Conceitos Básicos
This paper explores extending the IEEE Standard 1671 (ATML) to enable effective and near real-time operational test and evaluation (T&E) of machine learning (ML) applications, particularly in edge ML contexts, by modeling various ML-specific tests such as cross-validation, adversarial robustness, and drift detection.
Resumo
This paper addresses the need for messaging standards to support operational test and evaluation (T&E) of machine learning (ML) applications, especially in edge ML contexts. It examines the suitability of the IEEE Standard 1671 (ATML) for this purpose and explores extending ATML to encompass the unique challenges of ML applications.
The paper models various ML-specific tests, including:
Cross-validation: The authors demonstrate how cross-validation can be described using ATML, including specifying the dataset to be used.
Adversarial robustness testing: The paper shows how adversarial robustness tests can be specified in ATML, including defining the adversarial perturbation parameters and the expected robustness score.
Drift detection: The authors present an ATML-based test description for monitoring data drift, including steps for comparing the current data distribution against a reference distribution and detecting significant drift.
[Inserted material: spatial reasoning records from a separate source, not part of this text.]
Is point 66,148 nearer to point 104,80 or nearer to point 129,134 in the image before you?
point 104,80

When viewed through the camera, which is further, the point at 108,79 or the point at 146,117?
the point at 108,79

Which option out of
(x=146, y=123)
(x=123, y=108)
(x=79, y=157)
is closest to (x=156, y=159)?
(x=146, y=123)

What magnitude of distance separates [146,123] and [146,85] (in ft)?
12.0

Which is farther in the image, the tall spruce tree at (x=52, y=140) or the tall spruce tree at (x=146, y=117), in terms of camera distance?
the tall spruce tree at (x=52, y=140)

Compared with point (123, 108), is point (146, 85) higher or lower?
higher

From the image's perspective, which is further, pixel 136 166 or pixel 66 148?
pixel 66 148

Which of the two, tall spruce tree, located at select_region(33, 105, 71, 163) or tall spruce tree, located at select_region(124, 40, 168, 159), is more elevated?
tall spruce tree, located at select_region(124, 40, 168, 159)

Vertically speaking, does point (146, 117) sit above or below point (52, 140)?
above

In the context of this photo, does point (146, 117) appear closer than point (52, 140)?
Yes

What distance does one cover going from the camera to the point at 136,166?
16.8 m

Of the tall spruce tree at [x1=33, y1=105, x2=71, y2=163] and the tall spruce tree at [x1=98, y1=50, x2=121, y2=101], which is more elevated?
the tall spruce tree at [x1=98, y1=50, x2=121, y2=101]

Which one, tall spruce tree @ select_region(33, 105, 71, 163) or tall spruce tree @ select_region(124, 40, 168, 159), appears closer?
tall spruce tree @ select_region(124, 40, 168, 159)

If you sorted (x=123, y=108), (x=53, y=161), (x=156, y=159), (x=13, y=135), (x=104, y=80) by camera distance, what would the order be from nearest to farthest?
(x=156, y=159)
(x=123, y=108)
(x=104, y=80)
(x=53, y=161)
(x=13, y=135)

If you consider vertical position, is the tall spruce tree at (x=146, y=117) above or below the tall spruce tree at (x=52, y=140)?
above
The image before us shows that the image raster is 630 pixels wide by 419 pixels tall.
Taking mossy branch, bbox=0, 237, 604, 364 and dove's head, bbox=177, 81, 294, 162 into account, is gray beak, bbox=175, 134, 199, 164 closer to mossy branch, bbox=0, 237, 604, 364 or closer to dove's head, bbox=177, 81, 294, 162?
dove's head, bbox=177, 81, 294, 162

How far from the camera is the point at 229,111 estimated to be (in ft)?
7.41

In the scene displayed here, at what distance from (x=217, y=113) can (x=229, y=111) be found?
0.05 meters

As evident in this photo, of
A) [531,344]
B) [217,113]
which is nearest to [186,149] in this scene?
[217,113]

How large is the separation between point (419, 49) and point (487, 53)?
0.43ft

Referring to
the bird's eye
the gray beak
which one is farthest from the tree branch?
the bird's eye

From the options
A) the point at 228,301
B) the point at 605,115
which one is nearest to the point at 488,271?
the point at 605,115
The paper also discusses extending ATML beyond just test descriptions, exploring the use of other ATML schemas such as Unit Under Test (UUT) description, Test Station description, Test Adapter description, and Test Results description in the context of ML applications.
The authors conclude that ATML is a promising tool for enabling effective and near real-time operational T&E of ML applications, which is a critical aspect of AI lifecycle management, safety, and governance. While some minor extensions may be necessary, ATML can be adapted to address the unique challenges of ML testing.